Introduzione al 1° Festival sul Giornalismo d'Inchiesta delle Marche

Il giornalismo d’inchiesta è forse il genere più difficile e nobile. Difficile perché richiede inequivocabilmente molto, moltissimo tempo e discrete capacità. Nobile perché proprio grazie al lavoro dei colleghi giornalisti si sono potute svelare “verità vere” e non solo “verità ufficiali”.
Paul Steiger, giornalista americano per 16 anni direttore del Wall Street Journal dichiarò che “il giornalismo d’inchiesta richiede molto lavoro di base, oscuro e lungo, a esito oltrettutto non garantito: storie promettenti si rivelano spesso buchi nell’acqua”. Certo è che le inchieste si differenziano da qualsiasi altro genere giornalistico perché richiedono una lunga attività di scavo, di ricerca e verifica delle informazioni; attività che non si sposano con la velocità e l’attualità diciamo che caratterizzano tutti gli altri generi giornalistici.

Madre – passatemi il termine – di tutte le inchieste potrebbe forse essere considerata quella di Tommaso Besozzi detto Tom, giornalista de “Europeo” che negli anni Cinquanta andò in Sicilia e raccontò a tutti come era veramente morto Salvatore Giuliano, detto Turiddu, il capo dei separatisti siciliani. Tutti, o almeno gli “addetti ai lavori” ricorderanno l’attacco del suo pezzo “Di sicuro c’è che è morto”.
Occorre poi ricordare altre importanti e meritevoli inchieste, quali quella sullo scandalo Lockheed, l’inchiesta Watergate dei giornalisti Bob Woodward e Paul Bernstein che portò nel 1974 alle dimissioni del presidente Nixon. In Italia non va dimenticato l’articolo, pubblicato su L’Espresso, sullo scandalo Sifar o le inchieste sui mandanti e gli autori della strage di Piazza Fontana a Milano oppure sulla scomparsa di Emanuela Orlandi, la cittadina vaticana, che sarebbe stata rapita dalla banda della Magliana (appuntamento in calendario). E ancora, tra le inchieste più recenti, non va dimenticata quella di “Repubblica” sui vizi dell’ex Presidente del Consiglio Silvio Berlusconi.

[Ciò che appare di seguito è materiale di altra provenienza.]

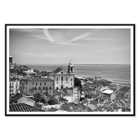 Lisbon Old City Landscape by Black & White Picture 1 depicts historic buildings rooftops and ocean view Poster featuring Lisbon Old City Landscape Black & White Picture 1 with a view of historical buildings and waterfront.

Non tutti i giornalisti possono fare inchieste. Potere nel senso di “essere in grado”, non certo di averne la facoltà. Gianpaolo Pansa, giornalista e scrittore di innumerevoli titoli, diceva che “per fare un’inchiesta serve un giornalista preparato” opinione confermata poi dal giornalista Alberto Papuzzi il quale sostiene che “per condurre una buona inchiesta bisogna possedere una padronanza di tutti gli altri generi giornalistici, non per niente è considerata il banco di prova del giornalista maturo”. Qualcuno sostiene che il giornalismo d’inchiesta è pressoché morto. Difficilmente i giornali, soprattutto i locali, pubblicano o autorizzano i propri giornalisti a svolgere attività d’indagine e quindi a seguire e poi pubblicare il lavoro d’inchiesta. Una triste opinione condivisa persino da Ferruccio De Bortoli, direttore de “Il Corriere della Sera” che affermò “diciamo che non c’è nessuna spinta da parte dell’editore, anzi, diciamo che c’è una spinta contraria, perché generalmente sono inchieste che disturbano. (…) Non ho ancora conosciuto un editore che si lamenti perché si fanno poche inchieste. Anzi”.